Auditoria do INSS já ressarciu 4,3 milhões de beneficiários e expôs fraudes em descontos indevidos; CPMI termina sem relatório aprovado
O governo do presidente Luiz Inácio Lula da Silva afirma ter devolvido R$ 2,9 bilhões a aposentados e pensionistas vítimas de descontos indevidos no Instituto Nacional do Seguro Social (INSS). De acordo com balanço oficial do próprio órgão, 4,3 milhões de brasileiros já foram ressarcidos após investigações sobre fraudes envolvendo associações e entidades.
Segundo as informações divulgadas pelo governo federal, o processo de apuração foi conduzido por órgãos de controle e fiscalização, que identificaram irregularidades em cobranças não autorizadas feitas diretamente nos benefícios previdenciários. A iniciativa envolveu a atuação da Controladoria-Geral da União, do Ministério da Previdência Social e do próprio INSS.
De acordo com os dados apresentados, os cinco estados com maior volume de devoluções concentram milhões de beneficiários. Em São Paulo, 732.589 pessoas receberam R$ 532,6 milhões. Em Minas Gerais, foram 451.228 beneficiários com R$ 299,1 milhões devolvidos. Já na Bahia, 422.036 aposentados e pensionistas receberam R$ 276,1 milhões. No Rio de Janeiro, 303.143 pessoas tiveram R$ 211,6 milhões restituídos, enquanto no Ceará, 284.709 beneficiários foram ressarcidos com R$ 187,4 milhões.

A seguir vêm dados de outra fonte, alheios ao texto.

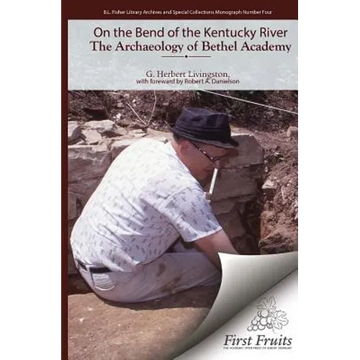 On the Bend of the Kentucky River The Archaeology of Bethel Academy - Paperback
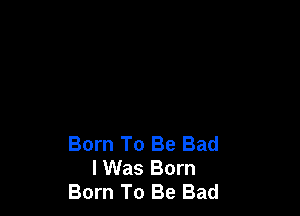 Born To Be Bad
I Was Born
Born To Be Bad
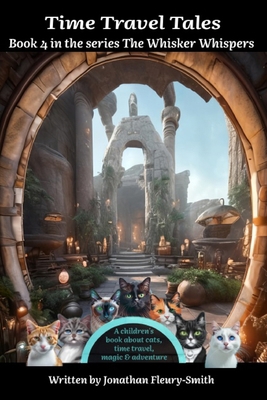 Time Travel Tales: The Whisker Whispers B0CK3K5XQR Book Cover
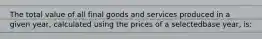 The total value of all final goods and services produced in a given year, calculated using the prices of a selectedbase year, is:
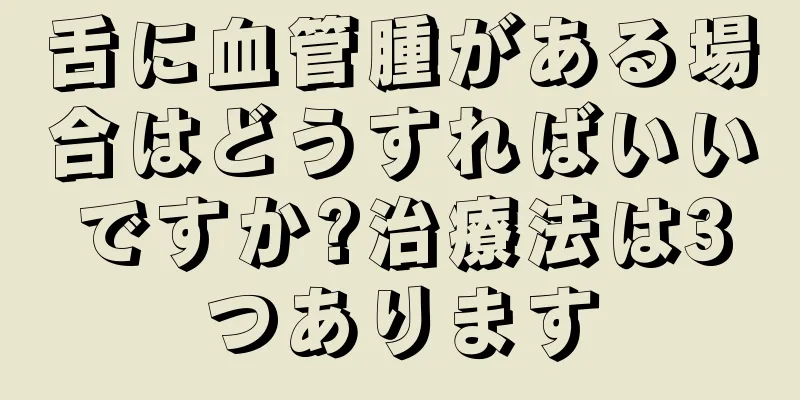 舌に血管腫がある場合はどうすればいいですか?治療法は3つあります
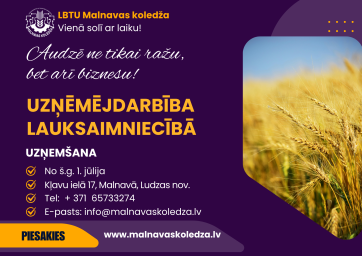 Nāc studēt "Uzņēmējdarbību lauksaimniecībā" LBTU Malnavas koledžā! Nāc studēt "Uzņēmējdarbību lauksaimniecībā" LBTU Malnavas koledžā!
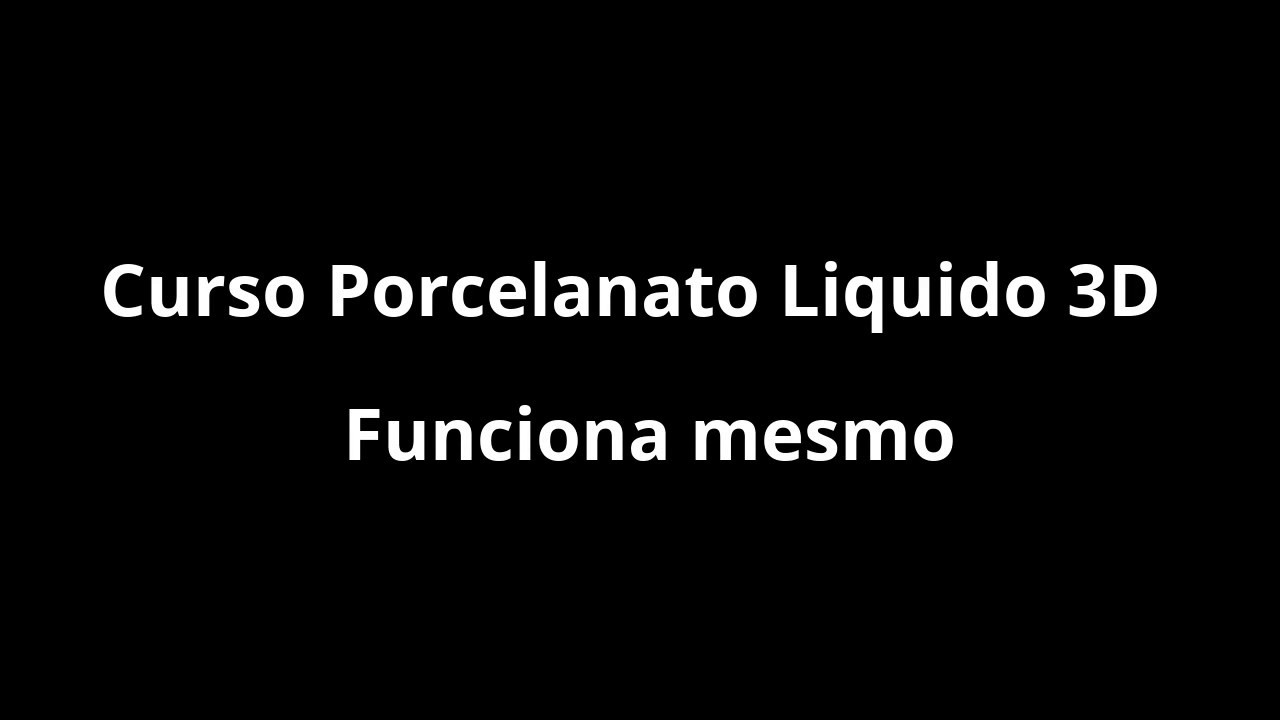 CURSO PORCELANATO LIQUIDO 3D FUNCIONA MESMO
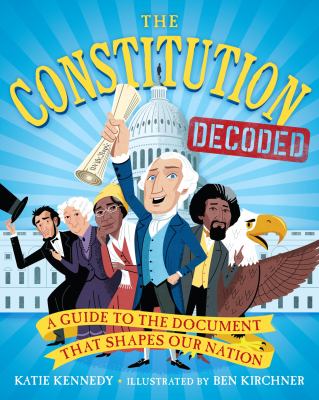 The Constitution decoded : a guide to the document that shapes our nation  cover image cdn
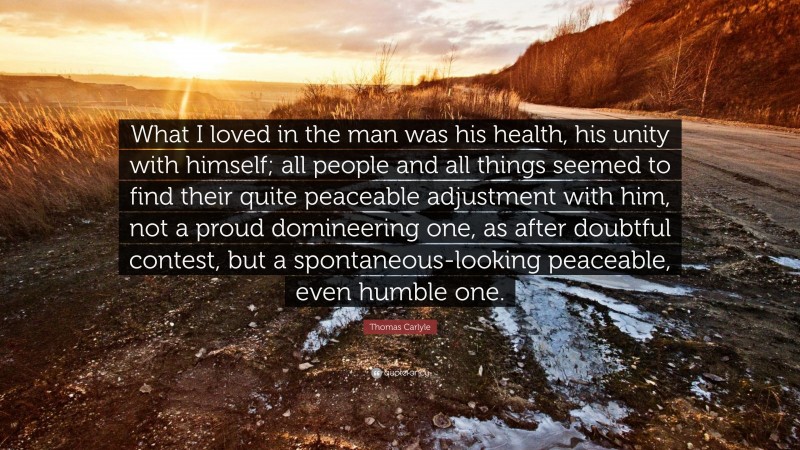 Thomas Carlyle Quote: “What I loved in the man was his health, his unity with himself; all people and all things seemed to find their quite peaceable adjustment with him, not a proud domineering one, as after doubtful contest, but a spontaneous-looking peaceable, even humble one.”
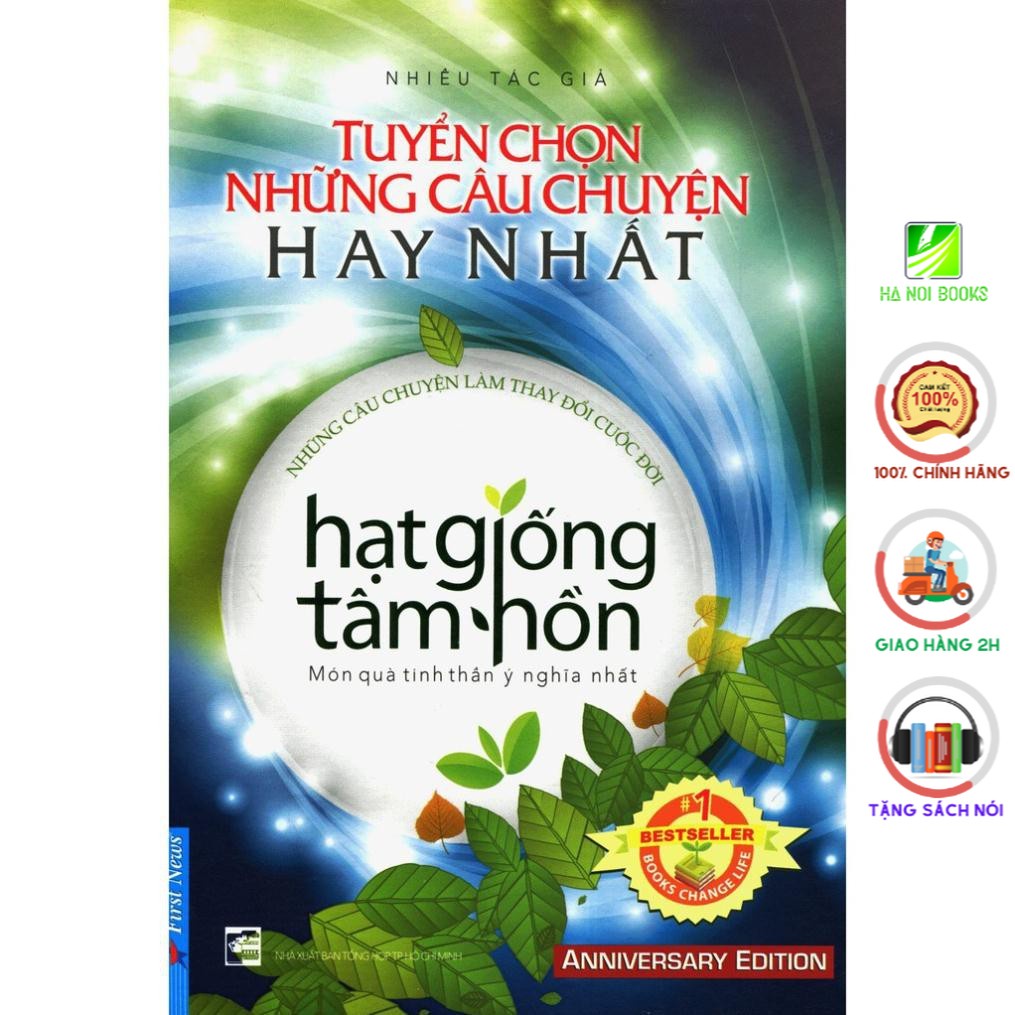 Sách First News - Hạt Giống Tâm Hồn - Tuyển Chọn Những Câu Chuyện Hay Nhất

O governo sustenta que as fraudes tiveram origem em práticas que não foram interrompidas na gestão anterior, e que a atual administração teria atuado para identificar e interromper o esquema, além de devolver os valores aos segurados prejudicados. As irregularidades seguem sob investigação da Polícia Federal e do Supremo Tribunal Federal.
O tema também foi analisado no Congresso Nacional por uma Comissão Parlamentar Mista de Inquérito (CPMI). Os trabalhos foram encerrados na madrugada do sábado (28) sem a aprovação de um relatório final. O parecer apresentado pelo relator, deputado Alfredo Gaspar, foi rejeitado por 19 votos a 12.
Durante a sessão, o líder do PT na Câmara, deputado Pedro Uczai, criticou o documento derrotado e declarou: “Derrotamos o relatório da mentira. Ele (Gaspar) trabalhou seis meses pra esconder embaixo do pano a sujeira que os amigos bolsonaristas fizeram no INSS”.
Já o líder da bancada do governo na CPMI, deputado Paulo Pimenta, afirmou que a atuação do grupo governista foi determinante no debate. Segundo ele, a maioria do colegiado elaborou um relatório alternativo que não chegou a ser votado. “O ex-presidente Jair Bolsonaro foi indiciado pelos crimes de furto qualificado contra idoso; organização criminosa; improbidade administrativa. E o senador Flávio Bolsonaro (PL-RJ) por organização criminosa”, declarou.
Ainda conforme Pimenta, o relatório da maioria propõe o indiciamento de 130 pessoas, entre agentes públicos e privados, além de solicitar o aprofundamento das investigações sobre outros 71 envolvidos. O documento deverá ser encaminhado à Polícia Federal, à Procuradoria-Geral da República e ao Supremo Tribunal Federal.
Apesar do encerramento da CPMI sem um relatório aprovado, as investigações sobre o caso continuam em diferentes instâncias, enquanto o governo mantém a política de ressarcimento aos beneficiários afetados pelas fraudes.